Dickey receives NSF Career Award
Dr. Michael Dickey, assistant professor of chemical and bimolecular engineering at North Carolina State University, has received a Faculty Early Career Development Award from the National Science Foundation (NSF). The award start date is April 1, 2010, and it is estimated to last through March 31, 2015.
The award, known as the NSF Career Award, is one of the highest honors given by NSF to early-career faculty in science and engineering.
To date, NSF has committed $400,000 in funding to support Dickey’s research project entitled, “Understanding and Controlling the Surface Properties of a Micromoldable Liquid Metal.” The project involves research to identify the surface properties of a micromoldable liquid metal, a gallium-based fluid with a low viscosity at room temperature. It forms a thin, solid ‘skin’ of oxide that allows the metal to be micromolded into shapes such as wires and antennas that may be useful for flexible electronics.

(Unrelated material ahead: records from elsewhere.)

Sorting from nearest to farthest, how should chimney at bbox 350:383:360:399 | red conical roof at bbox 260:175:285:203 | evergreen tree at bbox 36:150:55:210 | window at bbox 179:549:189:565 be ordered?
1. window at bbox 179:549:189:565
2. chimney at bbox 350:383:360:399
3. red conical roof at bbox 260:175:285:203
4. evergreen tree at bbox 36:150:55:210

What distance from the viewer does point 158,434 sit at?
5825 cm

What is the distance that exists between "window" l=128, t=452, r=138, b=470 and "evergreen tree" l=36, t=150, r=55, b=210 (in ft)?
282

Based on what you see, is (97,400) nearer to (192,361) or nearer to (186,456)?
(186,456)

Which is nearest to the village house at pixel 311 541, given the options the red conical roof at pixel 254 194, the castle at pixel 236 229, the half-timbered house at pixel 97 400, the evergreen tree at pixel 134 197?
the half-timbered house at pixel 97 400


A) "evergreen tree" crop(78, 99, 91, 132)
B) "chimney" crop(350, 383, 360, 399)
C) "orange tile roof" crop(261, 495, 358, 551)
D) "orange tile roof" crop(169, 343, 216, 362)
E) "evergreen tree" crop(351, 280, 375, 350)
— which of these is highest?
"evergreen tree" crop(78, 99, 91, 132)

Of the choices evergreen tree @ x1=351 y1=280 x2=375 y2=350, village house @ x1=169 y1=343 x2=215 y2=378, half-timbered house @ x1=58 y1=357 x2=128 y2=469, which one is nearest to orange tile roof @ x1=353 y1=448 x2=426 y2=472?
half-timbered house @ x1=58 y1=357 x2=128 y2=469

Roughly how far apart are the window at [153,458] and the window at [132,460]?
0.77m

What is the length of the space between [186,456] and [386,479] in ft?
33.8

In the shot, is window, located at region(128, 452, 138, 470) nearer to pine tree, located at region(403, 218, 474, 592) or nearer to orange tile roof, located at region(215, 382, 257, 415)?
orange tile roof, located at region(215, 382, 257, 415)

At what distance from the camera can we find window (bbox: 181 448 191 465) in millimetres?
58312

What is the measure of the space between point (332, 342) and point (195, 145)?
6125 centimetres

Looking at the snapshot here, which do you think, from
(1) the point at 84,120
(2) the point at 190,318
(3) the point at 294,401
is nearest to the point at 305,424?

The research will explore the fundamental properties of this surface and identify means of manipulating, modifying, and tuning it to form functional electronics with surface-dictated properties. For this project, new surface sensitive techniques will be developed and used to thoroughly characterize the unique properties of the skin of oxide on the liquid metal.
Dickey received his Ph.D. in chemical engineering from the University of Texas at Austin 2006. He did post-doc work in chemistry at Harvard University from 2006 to 2008.